Study: Analog TVs to Be Reused When DTVs Arrive
Questions of what will happen to millions of analog TVs following next year's transition to digital television (DTV) have been answered with news that is also good for the environment, according to a new study by the Consumer Electronics Association® of Arlington, Va.
Results of the study, Trends in Consumer Electronics Afterlife show that households receiving broadcast signals only over-the-air expect to remove fewer than 15 million televisions from their homes through 2010, 95 percent of which will be sold, donated, or recycled. Forty-eight perscent of those households expect to buy a digital converter box and continue using the same TV.
"Consumers are far more likely to recycle, reuse, give away or sell analog TVs than throw them away," says CEA's Senior Director of Market Research Tim Herbert. "While some have speculated that millions of TVs would enter the waste stream, this new study suggests that is not the case."
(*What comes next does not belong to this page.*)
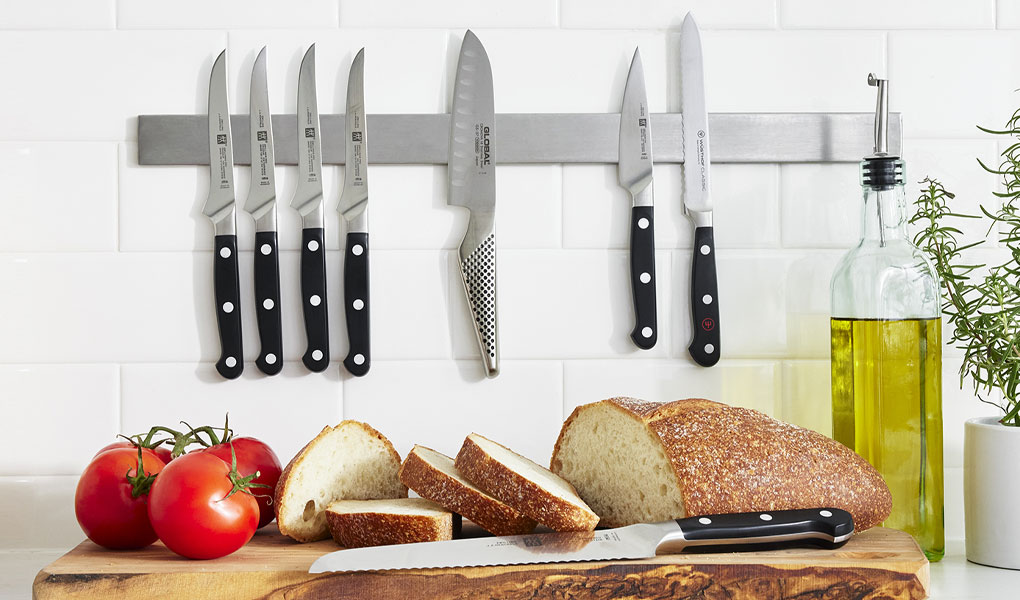 Chef knives on wooden cutting board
Recycling is an increasingly common way to dispose of unused TVs. In fact, according to the survey, consumers report recycling nearly 30 percent more TVs in 2007 than in 2005.
Among those consumers that did report throwing away a TV in the last year, 42 percent reported that they weren’t aware of recycling programs for electronics.
"It's terrific to see more consumers being more thoughtful and proactive about the responsible disposal of their electronics devices," added Herbert. "However, there is still much to be done in terms of educating consumers about the options for electronics recycling."